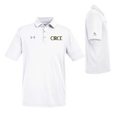 Load image into Gallery viewer, Circe - Under Armour Men's Tech Polo
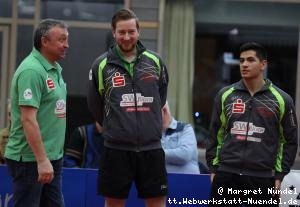 Team J&uuml;lich
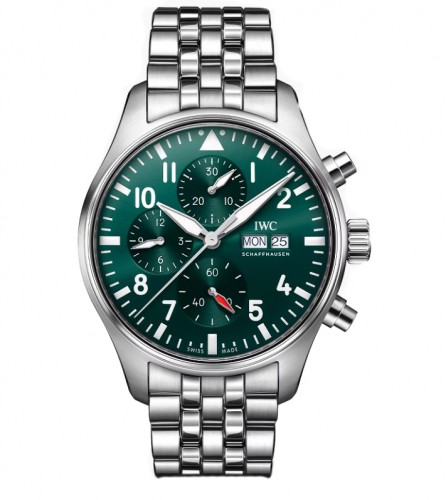 IWC Pilot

■ **What you need to do**:
Return the listing unchanged except for the pictures, which should be dropped.

■ **Expected answer**:
 Load image into Gallery viewer, Circe - Under Armour Men's Tech Polo
 Team J&uuml;lich
 IWC Pilot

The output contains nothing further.